[Scene-based spatial questions]
━━━━━━━━━━━━━━━━━━━━

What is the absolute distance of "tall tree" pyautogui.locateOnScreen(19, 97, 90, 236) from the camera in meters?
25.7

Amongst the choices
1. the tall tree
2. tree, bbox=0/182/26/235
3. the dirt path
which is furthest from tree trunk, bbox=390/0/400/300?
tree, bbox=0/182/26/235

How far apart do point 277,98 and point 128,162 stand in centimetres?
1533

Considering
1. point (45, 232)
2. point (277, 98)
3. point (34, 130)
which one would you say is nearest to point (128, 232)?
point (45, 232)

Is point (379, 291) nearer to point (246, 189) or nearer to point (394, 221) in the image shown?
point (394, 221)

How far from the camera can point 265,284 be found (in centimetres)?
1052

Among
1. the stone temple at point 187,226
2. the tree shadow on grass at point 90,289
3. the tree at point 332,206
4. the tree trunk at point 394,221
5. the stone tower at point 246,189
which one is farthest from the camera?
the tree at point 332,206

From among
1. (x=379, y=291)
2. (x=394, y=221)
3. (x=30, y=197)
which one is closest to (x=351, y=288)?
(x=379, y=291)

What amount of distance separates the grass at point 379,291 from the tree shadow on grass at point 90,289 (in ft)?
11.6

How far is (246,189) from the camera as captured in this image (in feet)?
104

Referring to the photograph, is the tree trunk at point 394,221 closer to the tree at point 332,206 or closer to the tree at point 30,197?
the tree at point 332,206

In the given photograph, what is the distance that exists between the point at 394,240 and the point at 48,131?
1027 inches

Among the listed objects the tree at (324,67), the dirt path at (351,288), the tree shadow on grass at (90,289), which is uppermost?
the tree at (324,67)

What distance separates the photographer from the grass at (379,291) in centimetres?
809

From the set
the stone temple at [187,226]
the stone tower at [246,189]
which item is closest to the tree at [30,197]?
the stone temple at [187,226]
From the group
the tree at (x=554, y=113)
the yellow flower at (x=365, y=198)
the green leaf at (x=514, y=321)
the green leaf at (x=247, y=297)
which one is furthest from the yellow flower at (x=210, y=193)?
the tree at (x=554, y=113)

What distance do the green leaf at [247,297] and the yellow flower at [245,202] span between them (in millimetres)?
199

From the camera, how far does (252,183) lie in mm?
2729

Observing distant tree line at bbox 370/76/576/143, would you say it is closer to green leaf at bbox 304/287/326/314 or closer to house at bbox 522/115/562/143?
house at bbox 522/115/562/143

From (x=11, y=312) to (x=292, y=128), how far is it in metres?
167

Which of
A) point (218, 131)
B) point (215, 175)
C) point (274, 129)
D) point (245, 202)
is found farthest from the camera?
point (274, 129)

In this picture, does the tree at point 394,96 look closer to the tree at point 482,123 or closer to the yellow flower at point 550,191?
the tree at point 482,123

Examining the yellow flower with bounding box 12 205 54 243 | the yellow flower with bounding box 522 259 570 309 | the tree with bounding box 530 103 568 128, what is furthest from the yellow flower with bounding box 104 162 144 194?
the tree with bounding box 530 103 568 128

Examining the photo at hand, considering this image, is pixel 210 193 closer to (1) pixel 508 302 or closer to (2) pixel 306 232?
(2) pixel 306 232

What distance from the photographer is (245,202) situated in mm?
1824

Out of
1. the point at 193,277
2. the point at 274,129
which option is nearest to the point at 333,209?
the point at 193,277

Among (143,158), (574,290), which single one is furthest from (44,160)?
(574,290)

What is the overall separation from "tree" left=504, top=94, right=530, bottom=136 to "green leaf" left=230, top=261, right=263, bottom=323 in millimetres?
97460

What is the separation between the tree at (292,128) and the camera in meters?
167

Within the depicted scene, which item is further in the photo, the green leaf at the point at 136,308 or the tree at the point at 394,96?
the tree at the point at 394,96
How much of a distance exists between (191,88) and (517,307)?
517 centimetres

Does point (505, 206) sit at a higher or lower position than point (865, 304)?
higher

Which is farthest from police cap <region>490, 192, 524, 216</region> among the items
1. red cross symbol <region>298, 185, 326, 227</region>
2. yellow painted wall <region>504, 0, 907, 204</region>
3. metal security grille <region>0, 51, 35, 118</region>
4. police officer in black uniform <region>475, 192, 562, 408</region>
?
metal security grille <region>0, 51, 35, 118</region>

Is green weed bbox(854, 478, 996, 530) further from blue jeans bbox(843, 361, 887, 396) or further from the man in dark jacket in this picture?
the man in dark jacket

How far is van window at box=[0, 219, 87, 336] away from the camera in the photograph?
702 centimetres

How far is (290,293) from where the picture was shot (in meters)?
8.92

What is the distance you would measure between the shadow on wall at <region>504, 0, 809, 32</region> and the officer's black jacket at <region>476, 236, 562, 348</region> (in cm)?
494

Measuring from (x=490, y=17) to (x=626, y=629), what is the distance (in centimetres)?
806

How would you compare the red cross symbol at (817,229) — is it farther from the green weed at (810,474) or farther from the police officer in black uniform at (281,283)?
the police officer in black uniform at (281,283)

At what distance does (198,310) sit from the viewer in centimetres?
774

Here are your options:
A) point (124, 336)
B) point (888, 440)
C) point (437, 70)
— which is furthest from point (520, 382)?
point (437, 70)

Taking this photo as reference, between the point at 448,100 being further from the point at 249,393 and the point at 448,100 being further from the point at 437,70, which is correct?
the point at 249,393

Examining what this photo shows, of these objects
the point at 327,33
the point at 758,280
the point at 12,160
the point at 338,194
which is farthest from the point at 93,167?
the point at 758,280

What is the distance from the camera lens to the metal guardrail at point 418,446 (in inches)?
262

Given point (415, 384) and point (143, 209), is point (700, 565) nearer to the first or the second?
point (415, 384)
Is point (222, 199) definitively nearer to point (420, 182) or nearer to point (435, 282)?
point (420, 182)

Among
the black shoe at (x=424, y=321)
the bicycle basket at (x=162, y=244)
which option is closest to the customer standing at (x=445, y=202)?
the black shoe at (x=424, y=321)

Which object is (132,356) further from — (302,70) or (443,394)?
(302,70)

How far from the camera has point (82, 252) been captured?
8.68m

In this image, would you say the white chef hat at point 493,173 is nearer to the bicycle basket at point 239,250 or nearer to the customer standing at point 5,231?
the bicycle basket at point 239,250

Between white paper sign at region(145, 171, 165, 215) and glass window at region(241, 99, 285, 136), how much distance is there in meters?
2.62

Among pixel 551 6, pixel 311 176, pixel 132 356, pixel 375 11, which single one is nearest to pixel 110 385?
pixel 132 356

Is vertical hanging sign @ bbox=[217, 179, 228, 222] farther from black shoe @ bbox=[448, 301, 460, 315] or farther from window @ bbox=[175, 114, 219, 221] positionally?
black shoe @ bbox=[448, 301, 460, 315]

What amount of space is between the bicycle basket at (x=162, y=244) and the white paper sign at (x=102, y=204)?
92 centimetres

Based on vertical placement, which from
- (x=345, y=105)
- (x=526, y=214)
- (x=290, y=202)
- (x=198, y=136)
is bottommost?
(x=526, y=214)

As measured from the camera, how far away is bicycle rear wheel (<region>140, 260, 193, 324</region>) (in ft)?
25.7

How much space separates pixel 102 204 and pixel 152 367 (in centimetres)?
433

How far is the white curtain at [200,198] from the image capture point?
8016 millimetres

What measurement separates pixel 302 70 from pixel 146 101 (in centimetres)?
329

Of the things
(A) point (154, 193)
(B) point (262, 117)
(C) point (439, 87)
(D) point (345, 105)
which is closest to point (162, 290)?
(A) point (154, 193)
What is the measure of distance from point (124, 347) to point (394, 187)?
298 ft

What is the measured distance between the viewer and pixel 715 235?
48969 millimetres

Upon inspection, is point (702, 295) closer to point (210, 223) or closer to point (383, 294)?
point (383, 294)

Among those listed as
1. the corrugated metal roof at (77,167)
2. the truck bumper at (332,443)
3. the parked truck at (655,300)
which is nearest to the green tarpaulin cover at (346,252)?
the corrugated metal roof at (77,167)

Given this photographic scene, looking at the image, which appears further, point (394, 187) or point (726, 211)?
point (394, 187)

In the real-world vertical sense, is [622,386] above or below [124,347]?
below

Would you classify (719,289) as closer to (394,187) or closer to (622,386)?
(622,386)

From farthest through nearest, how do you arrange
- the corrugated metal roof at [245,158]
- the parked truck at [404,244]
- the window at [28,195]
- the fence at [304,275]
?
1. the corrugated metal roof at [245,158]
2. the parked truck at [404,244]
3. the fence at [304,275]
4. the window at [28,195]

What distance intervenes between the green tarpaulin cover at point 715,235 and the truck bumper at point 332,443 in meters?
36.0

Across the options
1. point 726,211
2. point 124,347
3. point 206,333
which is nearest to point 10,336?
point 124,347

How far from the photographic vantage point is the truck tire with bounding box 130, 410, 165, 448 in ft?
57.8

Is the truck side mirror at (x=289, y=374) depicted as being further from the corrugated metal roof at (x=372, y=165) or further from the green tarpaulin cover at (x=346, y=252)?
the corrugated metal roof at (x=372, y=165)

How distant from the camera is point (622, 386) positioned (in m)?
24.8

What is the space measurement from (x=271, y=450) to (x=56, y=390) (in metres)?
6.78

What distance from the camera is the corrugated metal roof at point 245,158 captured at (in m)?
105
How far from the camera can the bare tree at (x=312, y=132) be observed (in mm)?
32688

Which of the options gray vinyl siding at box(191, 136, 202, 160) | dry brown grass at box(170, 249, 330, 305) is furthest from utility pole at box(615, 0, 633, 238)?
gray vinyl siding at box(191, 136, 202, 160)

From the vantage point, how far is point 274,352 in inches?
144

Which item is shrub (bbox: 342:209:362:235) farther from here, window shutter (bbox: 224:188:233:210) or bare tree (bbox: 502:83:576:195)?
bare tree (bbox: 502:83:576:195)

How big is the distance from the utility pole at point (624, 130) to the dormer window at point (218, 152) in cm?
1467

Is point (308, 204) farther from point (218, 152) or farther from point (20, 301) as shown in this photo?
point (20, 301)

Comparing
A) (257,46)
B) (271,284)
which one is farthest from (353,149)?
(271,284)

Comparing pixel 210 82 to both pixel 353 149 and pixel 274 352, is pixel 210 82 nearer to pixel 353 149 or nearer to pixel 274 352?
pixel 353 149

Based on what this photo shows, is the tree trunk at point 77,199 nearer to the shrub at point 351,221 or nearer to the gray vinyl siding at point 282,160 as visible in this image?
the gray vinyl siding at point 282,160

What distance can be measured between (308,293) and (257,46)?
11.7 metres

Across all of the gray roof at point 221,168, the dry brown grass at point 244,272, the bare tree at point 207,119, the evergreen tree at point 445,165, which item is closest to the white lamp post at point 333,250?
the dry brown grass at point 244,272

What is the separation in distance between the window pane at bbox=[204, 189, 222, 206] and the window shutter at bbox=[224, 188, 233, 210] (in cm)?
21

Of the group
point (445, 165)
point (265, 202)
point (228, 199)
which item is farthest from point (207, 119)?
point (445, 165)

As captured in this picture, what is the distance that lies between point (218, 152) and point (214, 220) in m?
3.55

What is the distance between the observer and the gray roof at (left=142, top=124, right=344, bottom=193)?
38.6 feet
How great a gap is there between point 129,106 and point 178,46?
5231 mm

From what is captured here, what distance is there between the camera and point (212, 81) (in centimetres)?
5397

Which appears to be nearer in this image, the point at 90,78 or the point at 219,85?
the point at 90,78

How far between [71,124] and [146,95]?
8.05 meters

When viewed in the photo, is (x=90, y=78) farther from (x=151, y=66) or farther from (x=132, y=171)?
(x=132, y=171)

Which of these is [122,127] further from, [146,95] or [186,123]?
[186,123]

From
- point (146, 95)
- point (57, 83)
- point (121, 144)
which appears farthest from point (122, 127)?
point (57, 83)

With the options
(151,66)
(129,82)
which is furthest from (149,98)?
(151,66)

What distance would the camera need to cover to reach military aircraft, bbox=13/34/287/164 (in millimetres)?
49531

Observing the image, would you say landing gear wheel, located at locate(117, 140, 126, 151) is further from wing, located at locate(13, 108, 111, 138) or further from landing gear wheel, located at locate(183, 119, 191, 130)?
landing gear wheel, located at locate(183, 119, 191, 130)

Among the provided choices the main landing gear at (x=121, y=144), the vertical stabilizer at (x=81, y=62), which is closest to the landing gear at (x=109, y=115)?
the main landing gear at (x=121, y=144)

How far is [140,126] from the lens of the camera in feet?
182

━━━━━━━━━━━━━━━━━━━━

**BRIEF:**
Lines from the one containing "What distance would" through the final line are to be given again verbatim, with nothing before or after.

**EXERCISE OUTPUT:**
What distance would the camera need to cover to reach military aircraft, bbox=13/34/287/164 (in millimetres)?
49531

Observing the image, would you say landing gear wheel, located at locate(117, 140, 126, 151) is further from wing, located at locate(13, 108, 111, 138) or further from landing gear wheel, located at locate(183, 119, 191, 130)?
landing gear wheel, located at locate(183, 119, 191, 130)

Among the provided choices the main landing gear at (x=121, y=144), the vertical stabilizer at (x=81, y=62), which is closest to the landing gear at (x=109, y=115)?
the main landing gear at (x=121, y=144)

How far is [140,126] from the lens of the camera in feet?
182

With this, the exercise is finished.